Ava seems to consider her options. She finds Joey, our yellow cat, hiding under the kitchen table. Terrapin switches her tail, watching from the top of the entertainment center, well out of Ava’s reach.
With the cats out of consideration, Ava heads down the hallway, and then returns pulling Uni, her pink unicorn, by the horn.
“Grandma, you gots to get Norman. He is a big, big guy.”
I gather Norman and find him a seat on the couch. Then I plop Uni on the rocking chair. Ava freezes. She frowns.
“Her in my chair,” she says, pointing at Uni.
I find another seat for Uni, and then sit on the couch next to Norman. I hope he won’t eat all the cookies. Norman is always hungry.
“Grandma, it is time to pour the tea.” Ava pours. We clink cups together. We drink.
“Hmm, this is good,” she says. Ava holds her tea-cup and studies our large painting in the living room. “Grandma, that is beeauutiful. Where did you get that?”
I look up at the painting. I look down at Ava, who is barely three years old. Surely she can’t be a shopaholic at this age.
“Kirklands,” I say.
“Oh. I want to go shopping there.”
Ava munches on her cookies, intently watching Uni. Her face is serious. “Grandma, what is that word for . . . not real?”
“What do you mean?” I ask.
“Oh . . .” She nibbles on her second cookie. “I remember . . . It is make-believe. Grandma, Uni is make-believe.”

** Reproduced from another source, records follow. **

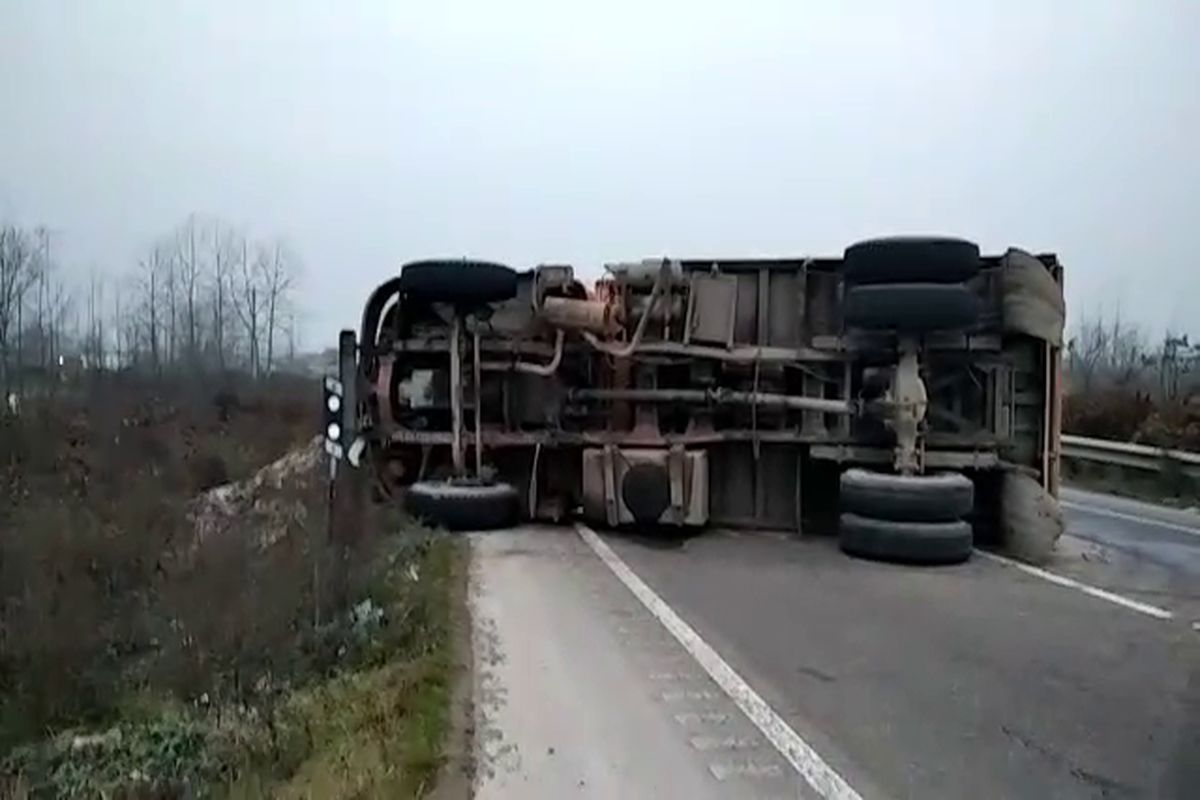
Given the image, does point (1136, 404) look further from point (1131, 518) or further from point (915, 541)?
point (915, 541)

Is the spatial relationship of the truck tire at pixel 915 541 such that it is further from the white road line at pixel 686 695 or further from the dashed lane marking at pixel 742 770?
the dashed lane marking at pixel 742 770

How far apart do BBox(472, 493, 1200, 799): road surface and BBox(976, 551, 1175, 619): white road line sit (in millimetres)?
35

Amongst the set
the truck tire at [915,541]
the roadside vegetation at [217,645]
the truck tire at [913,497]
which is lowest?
the roadside vegetation at [217,645]

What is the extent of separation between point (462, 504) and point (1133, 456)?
10.1 metres

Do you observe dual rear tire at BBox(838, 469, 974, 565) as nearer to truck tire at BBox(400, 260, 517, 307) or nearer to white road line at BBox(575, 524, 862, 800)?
white road line at BBox(575, 524, 862, 800)

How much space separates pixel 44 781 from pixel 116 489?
9.01 meters

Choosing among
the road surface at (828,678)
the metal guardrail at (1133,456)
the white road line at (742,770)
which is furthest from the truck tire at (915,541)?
the metal guardrail at (1133,456)

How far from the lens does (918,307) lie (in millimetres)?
9453

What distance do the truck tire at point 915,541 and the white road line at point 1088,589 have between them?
0.51m

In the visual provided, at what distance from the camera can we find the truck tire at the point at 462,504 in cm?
1055

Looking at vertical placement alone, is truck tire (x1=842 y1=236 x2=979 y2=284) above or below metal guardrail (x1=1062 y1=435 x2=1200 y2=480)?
above

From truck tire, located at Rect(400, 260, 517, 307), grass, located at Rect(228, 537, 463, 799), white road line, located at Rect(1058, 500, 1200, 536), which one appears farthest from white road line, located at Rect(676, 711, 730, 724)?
white road line, located at Rect(1058, 500, 1200, 536)

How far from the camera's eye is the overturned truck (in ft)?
32.4

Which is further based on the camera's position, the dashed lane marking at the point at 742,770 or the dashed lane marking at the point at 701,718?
the dashed lane marking at the point at 701,718
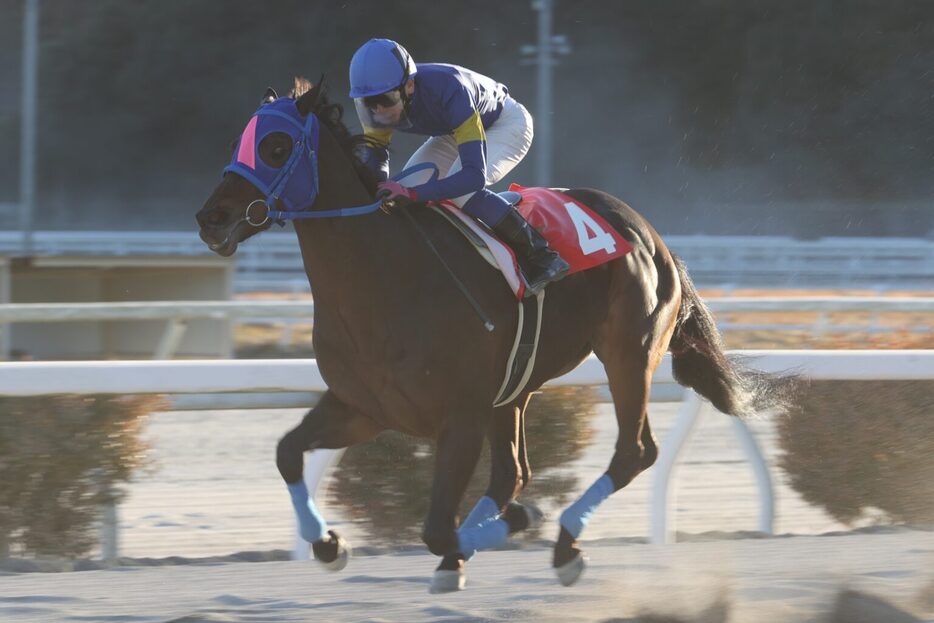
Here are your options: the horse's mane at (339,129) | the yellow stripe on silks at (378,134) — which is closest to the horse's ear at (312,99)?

“Why do you say that?” I ask in bewilderment.
“Look at Uni! Her not eating anything. Her just sitting there. Doing nothing.”
I have to think quickly. Of course Uni is real. She’s real to me, just as Norman is. Why would we read stories to them if they weren’t real?
Childhood is magical, and I want the magic to stay as long as it can. So I look to Uni who is sitting on a rocking stool, and Ava is right, she is not eating or drinking anything.
What would you do?
Well, fast as I can, I stick my foot against the stool, shove Uni’s face into the plate and hide a bit of her cookie into my hand, all in a matter of seconds while Ava is busy pouring herself more juice.
“Ava, Uni is real. Grandma believes she’s real.”
Ava looks up. Uni is rocking back and forth, her nuzzle now covered in cookie crumbs.
Ava smiles. “Her is eating. Her is real!”
Now if I could just figure out how to get Norman to drink from his very full tea cup without spilling all over his black fur.
I never realized how challenging a tea party could be.